**WHAT IS ASKED:**
Answer these questions from the review:
(a) Which band is Elliot Easton from?
(b) Who was Wally Palmar about to go on tour with when Andy Babiuk contacted him?
(c) How many years of The Chesterfield Kings did Babiuk feel was enough?

**SOURCE:**
────────────────────
Music Review: The Empty Hearts – ‘The Empty Hearts’

What happens when you throw together veterans of The Cars, Blondie, The Romantics, and The Chesterfield Kings with a splash of The Faces added for good measure? You get The Empty Hearts.

The Empty HeartsThe Empty Hearts consist of Elliot Easton of The Cars on lead guitar, Blondie’s Clem Burke on drums, Wally Palmar from The Romantics on vocals, harmonica, and guitar, and bassist Andy Babiuk from The Chesterfield Kings. In a recent interview, Babiuk told me the idea began with his desire to move on from the Kings, as he felt 30 years of that band was enough. He wanted to work with kindred spirits he’d crossed paths with over the years, especially players who’d all said, “We gotta do something together sometime.” Babiuk hoped the time had come and contacted Palmar, who was about to go on tour with Ringo Starr at the time. After Palmar’s return, the pair hooked up with Burke and Easton and started coordinating schedules.
────────────────────
**Recorded data:**

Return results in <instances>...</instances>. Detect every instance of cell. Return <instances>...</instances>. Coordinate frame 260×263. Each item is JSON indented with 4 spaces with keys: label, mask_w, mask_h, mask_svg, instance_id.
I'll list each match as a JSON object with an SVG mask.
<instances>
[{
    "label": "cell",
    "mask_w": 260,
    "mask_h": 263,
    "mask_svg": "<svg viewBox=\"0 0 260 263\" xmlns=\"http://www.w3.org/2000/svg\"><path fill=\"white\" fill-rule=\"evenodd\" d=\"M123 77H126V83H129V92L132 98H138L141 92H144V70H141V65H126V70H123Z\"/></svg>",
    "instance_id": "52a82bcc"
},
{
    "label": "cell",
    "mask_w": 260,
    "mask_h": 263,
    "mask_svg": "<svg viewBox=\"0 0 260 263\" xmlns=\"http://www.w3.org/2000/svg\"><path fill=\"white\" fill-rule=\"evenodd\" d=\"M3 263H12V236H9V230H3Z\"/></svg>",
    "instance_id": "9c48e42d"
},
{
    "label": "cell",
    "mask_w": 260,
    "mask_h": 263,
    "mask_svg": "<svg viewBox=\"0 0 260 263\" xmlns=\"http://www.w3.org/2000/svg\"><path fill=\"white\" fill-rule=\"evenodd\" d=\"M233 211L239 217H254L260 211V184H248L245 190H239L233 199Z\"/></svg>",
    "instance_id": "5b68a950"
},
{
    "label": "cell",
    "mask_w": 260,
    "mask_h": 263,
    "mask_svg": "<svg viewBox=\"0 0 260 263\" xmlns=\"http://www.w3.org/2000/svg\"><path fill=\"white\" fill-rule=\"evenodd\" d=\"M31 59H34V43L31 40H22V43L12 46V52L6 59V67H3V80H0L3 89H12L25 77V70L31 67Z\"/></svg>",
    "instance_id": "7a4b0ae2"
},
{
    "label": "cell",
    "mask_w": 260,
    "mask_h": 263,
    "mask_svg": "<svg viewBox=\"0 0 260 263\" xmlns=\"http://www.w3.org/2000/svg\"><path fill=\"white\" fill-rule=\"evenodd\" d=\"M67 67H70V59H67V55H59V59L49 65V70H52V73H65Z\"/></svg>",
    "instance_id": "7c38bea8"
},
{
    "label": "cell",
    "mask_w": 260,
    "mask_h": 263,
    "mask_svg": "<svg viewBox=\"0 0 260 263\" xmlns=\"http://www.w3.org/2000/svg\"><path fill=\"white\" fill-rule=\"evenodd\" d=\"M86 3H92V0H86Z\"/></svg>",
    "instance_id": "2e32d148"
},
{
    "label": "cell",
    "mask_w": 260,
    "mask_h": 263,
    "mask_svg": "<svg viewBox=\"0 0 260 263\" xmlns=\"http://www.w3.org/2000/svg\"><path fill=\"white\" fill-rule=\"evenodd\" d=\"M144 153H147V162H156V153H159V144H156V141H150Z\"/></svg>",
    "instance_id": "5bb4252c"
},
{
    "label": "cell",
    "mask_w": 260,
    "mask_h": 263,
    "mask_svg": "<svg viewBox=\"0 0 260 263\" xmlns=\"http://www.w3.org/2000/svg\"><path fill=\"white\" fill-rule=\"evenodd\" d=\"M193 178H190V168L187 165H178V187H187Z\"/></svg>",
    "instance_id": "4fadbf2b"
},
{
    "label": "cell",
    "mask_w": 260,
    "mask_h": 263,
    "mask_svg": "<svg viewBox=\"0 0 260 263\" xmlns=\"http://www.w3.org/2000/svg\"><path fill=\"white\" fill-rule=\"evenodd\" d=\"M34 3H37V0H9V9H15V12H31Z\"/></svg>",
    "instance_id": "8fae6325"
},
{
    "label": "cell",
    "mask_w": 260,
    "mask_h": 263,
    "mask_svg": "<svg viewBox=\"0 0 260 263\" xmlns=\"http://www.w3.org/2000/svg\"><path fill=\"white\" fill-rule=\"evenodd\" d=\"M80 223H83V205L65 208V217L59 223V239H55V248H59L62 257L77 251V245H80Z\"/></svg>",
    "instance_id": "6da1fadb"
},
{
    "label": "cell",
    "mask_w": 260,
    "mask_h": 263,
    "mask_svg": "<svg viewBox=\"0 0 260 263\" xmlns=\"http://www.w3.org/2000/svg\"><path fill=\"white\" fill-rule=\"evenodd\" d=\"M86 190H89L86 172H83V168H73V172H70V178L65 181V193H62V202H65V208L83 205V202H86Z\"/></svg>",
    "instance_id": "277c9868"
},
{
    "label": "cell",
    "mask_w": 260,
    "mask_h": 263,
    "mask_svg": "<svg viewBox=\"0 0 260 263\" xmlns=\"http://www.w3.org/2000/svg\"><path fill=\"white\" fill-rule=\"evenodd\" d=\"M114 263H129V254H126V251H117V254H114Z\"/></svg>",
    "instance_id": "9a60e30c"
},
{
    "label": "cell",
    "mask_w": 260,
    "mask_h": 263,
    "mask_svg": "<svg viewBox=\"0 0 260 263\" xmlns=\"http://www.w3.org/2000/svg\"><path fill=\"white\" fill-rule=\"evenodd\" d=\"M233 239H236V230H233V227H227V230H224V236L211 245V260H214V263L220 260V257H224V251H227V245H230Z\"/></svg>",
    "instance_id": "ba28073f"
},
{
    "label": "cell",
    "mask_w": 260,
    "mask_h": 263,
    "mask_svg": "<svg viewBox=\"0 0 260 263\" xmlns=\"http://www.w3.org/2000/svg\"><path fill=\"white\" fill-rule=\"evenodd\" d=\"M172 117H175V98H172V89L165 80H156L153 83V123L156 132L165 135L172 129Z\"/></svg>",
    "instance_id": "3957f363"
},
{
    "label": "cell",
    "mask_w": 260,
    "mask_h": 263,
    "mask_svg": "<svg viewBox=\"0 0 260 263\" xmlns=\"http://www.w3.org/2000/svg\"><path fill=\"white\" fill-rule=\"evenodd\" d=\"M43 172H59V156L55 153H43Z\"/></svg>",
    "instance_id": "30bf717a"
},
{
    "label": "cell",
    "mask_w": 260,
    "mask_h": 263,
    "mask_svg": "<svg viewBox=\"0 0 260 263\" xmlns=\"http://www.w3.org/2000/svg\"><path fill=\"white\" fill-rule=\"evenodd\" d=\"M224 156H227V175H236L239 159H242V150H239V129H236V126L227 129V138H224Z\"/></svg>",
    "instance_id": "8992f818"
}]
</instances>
────────────────────
**WRITTEN SOLUTION:**
(a) The Cars
(b) Ringo Starr
(c) 30 years